**THE EXERCISE:** Copy out the entries below in full and exactly.

**DATA IN THIS EXERCISE:**
# # # # # # #

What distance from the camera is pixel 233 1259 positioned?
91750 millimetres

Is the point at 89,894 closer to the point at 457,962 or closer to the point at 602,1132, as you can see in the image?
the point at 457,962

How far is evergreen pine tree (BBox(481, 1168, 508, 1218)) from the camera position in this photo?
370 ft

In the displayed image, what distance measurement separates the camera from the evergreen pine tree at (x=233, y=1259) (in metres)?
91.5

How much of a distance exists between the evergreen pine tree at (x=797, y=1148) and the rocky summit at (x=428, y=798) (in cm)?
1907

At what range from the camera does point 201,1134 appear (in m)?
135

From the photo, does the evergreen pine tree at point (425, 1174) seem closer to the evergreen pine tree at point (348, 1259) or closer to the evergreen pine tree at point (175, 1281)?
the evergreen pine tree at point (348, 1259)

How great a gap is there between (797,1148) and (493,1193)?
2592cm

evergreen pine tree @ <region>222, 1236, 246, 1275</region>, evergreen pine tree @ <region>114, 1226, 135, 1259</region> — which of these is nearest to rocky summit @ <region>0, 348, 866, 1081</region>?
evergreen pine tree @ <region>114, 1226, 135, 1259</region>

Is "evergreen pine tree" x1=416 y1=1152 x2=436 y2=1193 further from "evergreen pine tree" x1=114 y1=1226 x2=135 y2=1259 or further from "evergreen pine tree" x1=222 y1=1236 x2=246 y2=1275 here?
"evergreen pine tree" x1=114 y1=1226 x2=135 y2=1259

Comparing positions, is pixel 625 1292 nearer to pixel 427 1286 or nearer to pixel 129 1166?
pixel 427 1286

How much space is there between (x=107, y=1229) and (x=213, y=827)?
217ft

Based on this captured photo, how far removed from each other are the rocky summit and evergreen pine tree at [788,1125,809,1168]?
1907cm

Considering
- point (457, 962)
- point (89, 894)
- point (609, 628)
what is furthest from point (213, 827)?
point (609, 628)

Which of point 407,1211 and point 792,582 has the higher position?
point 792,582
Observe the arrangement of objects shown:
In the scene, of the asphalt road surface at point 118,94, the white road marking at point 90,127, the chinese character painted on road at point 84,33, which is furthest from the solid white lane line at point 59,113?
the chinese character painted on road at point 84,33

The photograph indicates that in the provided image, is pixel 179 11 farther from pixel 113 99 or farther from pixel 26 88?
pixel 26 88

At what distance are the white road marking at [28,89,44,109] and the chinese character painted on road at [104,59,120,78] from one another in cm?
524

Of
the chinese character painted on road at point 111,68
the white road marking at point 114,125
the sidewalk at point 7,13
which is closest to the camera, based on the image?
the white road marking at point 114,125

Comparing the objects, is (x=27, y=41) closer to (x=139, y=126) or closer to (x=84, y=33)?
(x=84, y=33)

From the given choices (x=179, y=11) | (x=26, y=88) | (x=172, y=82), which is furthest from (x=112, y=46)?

# # # # # # #

**CORRECT OUTPUT:**
What distance from the camera is pixel 233 1259 positioned?
91750 millimetres

Is the point at 89,894 closer to the point at 457,962 or closer to the point at 602,1132, as you can see in the image?
the point at 457,962

How far is evergreen pine tree (BBox(481, 1168, 508, 1218)) from the camera position in this photo?
370 ft

In the displayed image, what distance measurement separates the camera from the evergreen pine tree at (x=233, y=1259) (in metres)?
91.5

How much of a distance exists between the evergreen pine tree at (x=797, y=1148) and the rocky summit at (x=428, y=798) (in cm)?
1907

At what range from the camera does point 201,1134 appear (in m)?
135

From the photo, does the evergreen pine tree at point (425, 1174) seem closer to the evergreen pine tree at point (348, 1259) or closer to the evergreen pine tree at point (175, 1281)?
the evergreen pine tree at point (348, 1259)

How great a gap is there between (797,1148) and (493,1193)?
2592cm

evergreen pine tree @ <region>222, 1236, 246, 1275</region>, evergreen pine tree @ <region>114, 1226, 135, 1259</region> — which of these is nearest to rocky summit @ <region>0, 348, 866, 1081</region>?
evergreen pine tree @ <region>114, 1226, 135, 1259</region>

Is "evergreen pine tree" x1=416 y1=1152 x2=436 y2=1193 further from "evergreen pine tree" x1=114 y1=1226 x2=135 y2=1259 or further from "evergreen pine tree" x1=222 y1=1236 x2=246 y2=1275 here?
"evergreen pine tree" x1=114 y1=1226 x2=135 y2=1259

Comparing positions, is pixel 625 1292 nearer to pixel 427 1286 or nearer to pixel 129 1166?
pixel 427 1286

How much space is there between (x=107, y=1229) and (x=213, y=827)?
217ft

Based on this captured photo, how far removed from each other are the rocky summit and evergreen pine tree at [788,1125,809,1168]?
1907cm

Considering
- point (457, 962)
- point (89, 894)
- point (609, 628)
what is furthest from point (213, 827)?
point (609, 628)

Which of point 407,1211 and point 792,582 has the higher position?
point 792,582
Observe the arrangement of objects shown:
In the scene, of the asphalt road surface at point 118,94, the white road marking at point 90,127, the chinese character painted on road at point 84,33, which is furthest from the solid white lane line at point 59,113?
the chinese character painted on road at point 84,33

The photograph indicates that in the provided image, is pixel 179 11 farther from pixel 113 99 or farther from pixel 26 88?
pixel 26 88

At what distance are the white road marking at [28,89,44,109] and the chinese character painted on road at [104,59,120,78] from one another in cm?
524

Of
the chinese character painted on road at point 111,68
the white road marking at point 114,125
the sidewalk at point 7,13
which is closest to the camera, based on the image?
the white road marking at point 114,125

Comparing the objects, is (x=27, y=41) closer to (x=139, y=126) or closer to (x=84, y=33)?
(x=84, y=33)

From the given choices (x=179, y=11) | (x=26, y=88) | (x=172, y=82), which is furthest from (x=112, y=46)?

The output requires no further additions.